As the ongoing Bundibugyo Ebola outbreak spreads across the Democratic Republic of the Congo and Uganda, global attention has understandably focused on the absence of licensed vaccines and therapeutics for this rare species of Ebola virus. Yet one of the outbreak’s most consequential failures has received far less attention: our inability to rapidly and reliably diagnose the pathogen in the first place. The current epidemic, which has caused more than 1,300 confirmed cases and over 375 confirmed deaths in DRC and has spread into neighboring Uganda, initially evaded detection not because clinicians failed to recognize viral hemorrhagic fever, but because many of the diagnostic tools deployed on the frontlines were designed for a different outbreak.
The GeneXpert assays routinely used during Ebola responses were developed primarily to detect Zaire ebolavirus (EBOV), the species responsible for the devastating West African epidemic of 2014-2016 and most subsequent Ebola outbreaks. They did not reliably detect Bundibugyo ebolavirus (BDBV). As a result, patients with Ebola initially tested negative, allowing transmission to continue undetected for critical weeks.
This should be a wake-up call. Now, as the BDBV epidemic continues, Ugandan authorities are investigating cases of Marburg virus disease occurring amid the ongoing Ebola response. According to recent reports, Uganda reported to the World Health Organization that it had detected a Marburg virus disease outbreak in the western part of the country while investigations continue into additional suspected cases.
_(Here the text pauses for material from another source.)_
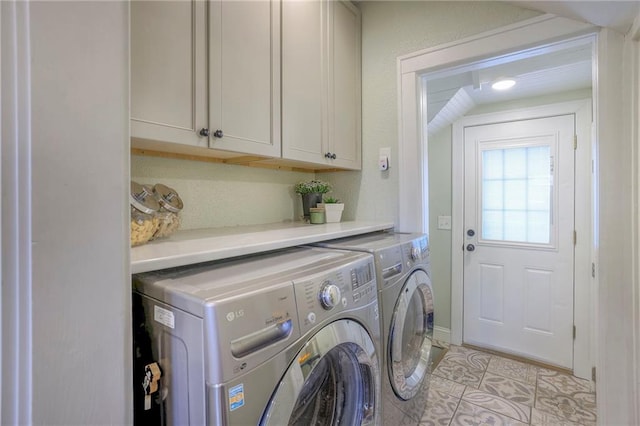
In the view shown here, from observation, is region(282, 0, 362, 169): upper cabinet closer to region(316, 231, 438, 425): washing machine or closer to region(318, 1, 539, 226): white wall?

Whether these reports ultimately represent a larger Marburg outbreak, isolated spillover events, or another pathogen entirely is almost beside the point. The fact that public health officials must even consider the simultaneous circulation of multiple high-consequence pathogens during a single regional emergency highlights a reality that our preparedness systems have failed to fully embrace: Pathogens do not organize themselves according to our testing algorithms. As scientists and physicians who have worked on Ebola outbreaks across Africa, including in West Africa, Uganda, and the Democratic Republic of the Congo, we have watched the current epidemic unfold with a familiar sense of frustration.
Once again, we are learning that one of the greatest barriers to controlling an outbreak is often not the absence of vaccines, therapeutics, or public health expertise. It is the inability to rapidly determine what pathogen we are confronting in the first place. For decades, the global health community’s approach to outbreak diagnostics has been largely reactive and pathogen-specific.
We build tests for the pathogen that caused the last major emergency, deploy them widely, and then discover during the next crisis that a different pathogen is circulating. This cycle has repeated itself across outbreaks of EBOV, Sudan virus, BDBV, and Marburg virus. But the same pattern has characterized our broader approach to infectious diseases.
After SARS emerged in 2003, we developed SARS diagnostics. After the H1N1 influenza pandemic, we expanded influenza testing.